The field hospitals will care for non-ICU patients in places such as Costa Mesa, Porterville, Sacramento and Imperial; other facilities are on standby status in Riverside, Richmond, Fresno, San Diego and San Francisco.
On Tuesday, the California Department of Public Health said available ICU capacity in Southern California was just 1.7%, down from 2.7% a day earlier. The situation was particularly grim in Riverside County, which was at zero available ICU capacity as of Tuesday. Available ICU capacity in the San Joaquin Valley was also effectively maxed out and has been fluctuating between zero and 1.6% since Saturday.
SACRAMENTO
California is scrambling to find enough nurses, doctors and other medical staff for the increasing demands of the unrelenting pandemic, with the state having so far acquired just one in 10 temporary contracted positions needed to treat surging caseloads.

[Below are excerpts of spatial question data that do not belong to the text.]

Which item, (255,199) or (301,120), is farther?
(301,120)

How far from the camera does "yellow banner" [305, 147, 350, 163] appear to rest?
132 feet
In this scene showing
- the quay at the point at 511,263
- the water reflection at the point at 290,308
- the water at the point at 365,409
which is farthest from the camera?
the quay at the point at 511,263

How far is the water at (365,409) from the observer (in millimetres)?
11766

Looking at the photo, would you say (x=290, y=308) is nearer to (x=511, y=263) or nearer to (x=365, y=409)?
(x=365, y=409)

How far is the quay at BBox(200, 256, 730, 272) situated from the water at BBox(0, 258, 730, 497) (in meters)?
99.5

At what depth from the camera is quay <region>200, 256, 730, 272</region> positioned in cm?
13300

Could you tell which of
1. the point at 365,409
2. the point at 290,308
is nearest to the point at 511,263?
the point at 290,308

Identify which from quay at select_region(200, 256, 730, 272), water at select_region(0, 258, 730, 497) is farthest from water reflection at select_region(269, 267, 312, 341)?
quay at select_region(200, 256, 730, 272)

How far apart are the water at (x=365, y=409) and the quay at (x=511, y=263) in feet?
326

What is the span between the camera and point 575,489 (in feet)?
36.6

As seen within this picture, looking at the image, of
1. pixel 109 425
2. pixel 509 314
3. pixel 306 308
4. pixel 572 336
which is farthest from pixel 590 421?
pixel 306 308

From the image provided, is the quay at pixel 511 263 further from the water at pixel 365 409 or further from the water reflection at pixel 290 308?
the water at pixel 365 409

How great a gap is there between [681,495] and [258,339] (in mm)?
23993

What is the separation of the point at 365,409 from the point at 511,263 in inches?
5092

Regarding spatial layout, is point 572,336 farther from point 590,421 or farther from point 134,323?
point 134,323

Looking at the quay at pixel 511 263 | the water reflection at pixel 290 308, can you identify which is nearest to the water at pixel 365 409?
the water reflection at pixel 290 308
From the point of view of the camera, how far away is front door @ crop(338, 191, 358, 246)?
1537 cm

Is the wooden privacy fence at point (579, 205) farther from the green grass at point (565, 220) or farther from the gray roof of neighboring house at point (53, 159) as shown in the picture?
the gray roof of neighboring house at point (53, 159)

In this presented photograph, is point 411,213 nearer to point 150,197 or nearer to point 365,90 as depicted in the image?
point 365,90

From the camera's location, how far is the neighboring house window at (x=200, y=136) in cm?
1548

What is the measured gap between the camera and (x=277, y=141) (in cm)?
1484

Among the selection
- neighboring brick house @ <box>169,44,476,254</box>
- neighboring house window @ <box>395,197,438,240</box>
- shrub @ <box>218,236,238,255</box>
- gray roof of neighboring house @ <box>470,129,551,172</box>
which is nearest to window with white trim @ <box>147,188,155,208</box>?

Meanwhile, the state’s Health Corps, created by Gov. Gavin Newsom’s administration in March, has been unable to provide the help needed to make up the difference, with only a small fraction of the thousands of people who signed up for the volunteer service available to staff overloaded facilities.
To address the shortage, Newsom said Tuesday that California is “looking overseas” for additional staffing because other states are “in a similar predicament” to California and can’t spare their own healthcare workers.